++++ Excerpt to read ++++
I can't blame Eddie Jordan. I made the same decision with the girl whose horrendous kissing ability led to the epiphany: that if Eddie Jordan couldn't give Gilbert advice on how to be a better player in 2006, then Eddie Jordan is never going to make Gilbert a better player, and now, that the Wizards have signed their head coach and star player to contract extensions we know what kind of Homecoming Dance the Wizards are looking forward to.

The Wizards have definitely opted to attend the dance. With Eddie Jordan as their coach and a core of Arenas, Butler, and Jamison, the team will definitely be in the playoffs, but that's about it.

The Wizards, afterall, decided to take someone who they knew would be a lot of fun to the dance. They'll arrive at their date's house with no pressure about how to pin the corsage on because they won't really be concerned about being romantic. They'll laugh a lot at dinner, and they can take their date anywhere in town because it really isn't a "date." They'll dance a lot that night, but it won't really matter if it's with the girl they brought or with anyone else who happens to be out on the floor. There's really no pressure. The slow dances will feel perfectly comfortable, no question of where to put one's hands. They'll be fine, and they'll take great pictures, and probably wind up going dutch at either IHOP or Denny's with a group of friends afterwards; and at school on Monday, all will return to normal.This experience is the future of the Washington Wizards.

The other option for the Wizards was more adventerous. The Wizards could have not asked Gilbert to be their date. The Wizards could have held out for someone they knew they liked and that really liked them. The Wizards could have held out for the girl they'd been thinking about asking to the dance for the last few months. Picking out the corsage would have been more difficult; they would have had to make sure it matched her dress. Also, when getting ready, they would have had to retie their tie another twenty times or so, and shaving would have been more difficult. Shaving would have been more like iceskating. Dinner would cost a lot more because one would be trying to make an impression, meaning one couldn't order anything that might come with ketchup or any other red sauce. Getting in and out of the car would require more thought because one would wonder is she the kind of girl who wants me to open and shut her car door. The dance would have added to the mental fatigue with questions like:

am I on rhythm? is she on rhythm? am I dancing too close? am I sweating a normal amount or an abnormal amount? what's my breathe smell like? were there any onions in what I had for dinner? did I just step on her foot or did she step on mine? can I not feel my feet anymore? oh, man, did the song just change just as I got the rhythm down? am I not giving her enough space? should I let her dance with her friends? does it make me sexist that my last questions used the verb let, implying I have ownership over her? would it be better for her or me to have ownership of our relationship? do we have a relationship? what is a relationship? have I been in a relationship before? does when I kissed that girl in kindergarten count? should I get her something to drink? do they only serve water and punch? what if the punch has too much sugar and she's diabetic? how does one figure out their blood sugar level? do you need to know the periodic table? what would be my favorite element? is it a bad sign if my favorite element's properties are not compatible with her favorite elements? would that mean if I kiss her, then my head's going to explode? is that what made Superman's planet Krypton explode? were Jor-el and Lara-el's favorite elements combustible when combined? am I more Batman than Superman? can I be Batman with such a crappy car? maybe I'm more Wolverine? do Wolverine's claws come out when he gets aroused? if that's true, then won't I kill her? maybe, i should ask her if she wants to take a break until I'm sure I'm not Clark Kent, Bruce Wayne, Logan, or some Weapon-X experiment? maybe, I should just ask her if she wants to go on another date? was this a date? what comes first the date, hanging out, the chicken, or the egg? where does life begin? is it in my zipper? is it in my sweaty palms? is it in the orange juice they're going to bring us at IHOP? is it in the number zero or the letter s? s's have a beginning and an end? is a zero a circle with neither? which shape is more like a relationship? which shape wins championships? why am i thinking about championships at a high school dance? in the future, why will i think of Gilbert Arenas and his conversations with Eddie Jordan when I'm making out with a beautiful girl? why? why am i asking these questions? my head hurts....I think I like this girl.
++++
### Objective A
From the Wizards essay, put this sentence into Spanish: "The Wizards have definitely opted to attend the dance."
The essay above and these records come from unrelated sources.
++++ Exercise input ++++
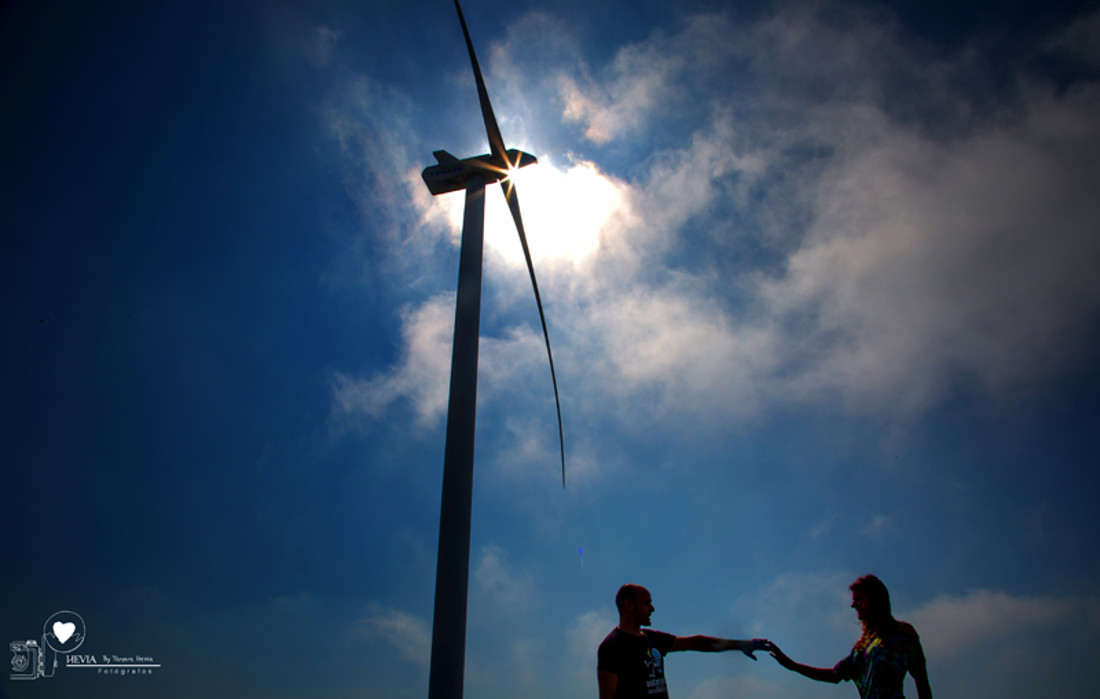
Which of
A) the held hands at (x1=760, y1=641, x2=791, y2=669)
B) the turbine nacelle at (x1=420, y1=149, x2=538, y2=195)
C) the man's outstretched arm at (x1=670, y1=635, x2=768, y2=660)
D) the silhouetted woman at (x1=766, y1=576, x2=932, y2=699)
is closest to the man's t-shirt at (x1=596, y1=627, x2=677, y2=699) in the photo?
the man's outstretched arm at (x1=670, y1=635, x2=768, y2=660)

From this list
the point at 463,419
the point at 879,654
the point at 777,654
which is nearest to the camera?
the point at 879,654

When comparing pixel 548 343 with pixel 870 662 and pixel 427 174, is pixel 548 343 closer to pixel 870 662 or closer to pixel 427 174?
pixel 427 174

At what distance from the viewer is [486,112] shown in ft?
++++
### Objective B
Rewrite the records about scenes in images with "closest to" changed to "nearest to" and everything else kept the same. Omit the pictures.

### Result A
Los Wizards definitivamente han optado por asistir al baile.

### Result B
Which of
A) the held hands at (x1=760, y1=641, x2=791, y2=669)
B) the turbine nacelle at (x1=420, y1=149, x2=538, y2=195)
C) the man's outstretched arm at (x1=670, y1=635, x2=768, y2=660)
D) the silhouetted woman at (x1=766, y1=576, x2=932, y2=699)
is nearest to the man's t-shirt at (x1=596, y1=627, x2=677, y2=699) in the photo?
the man's outstretched arm at (x1=670, y1=635, x2=768, y2=660)

From this list
the point at 463,419
the point at 879,654
the point at 777,654
which is nearest to the camera?
the point at 879,654

When comparing pixel 548 343 with pixel 870 662 and pixel 427 174, is pixel 548 343 closer to pixel 870 662 or closer to pixel 427 174?
pixel 427 174

At what distance from the viewer is [486,112] shown in ft?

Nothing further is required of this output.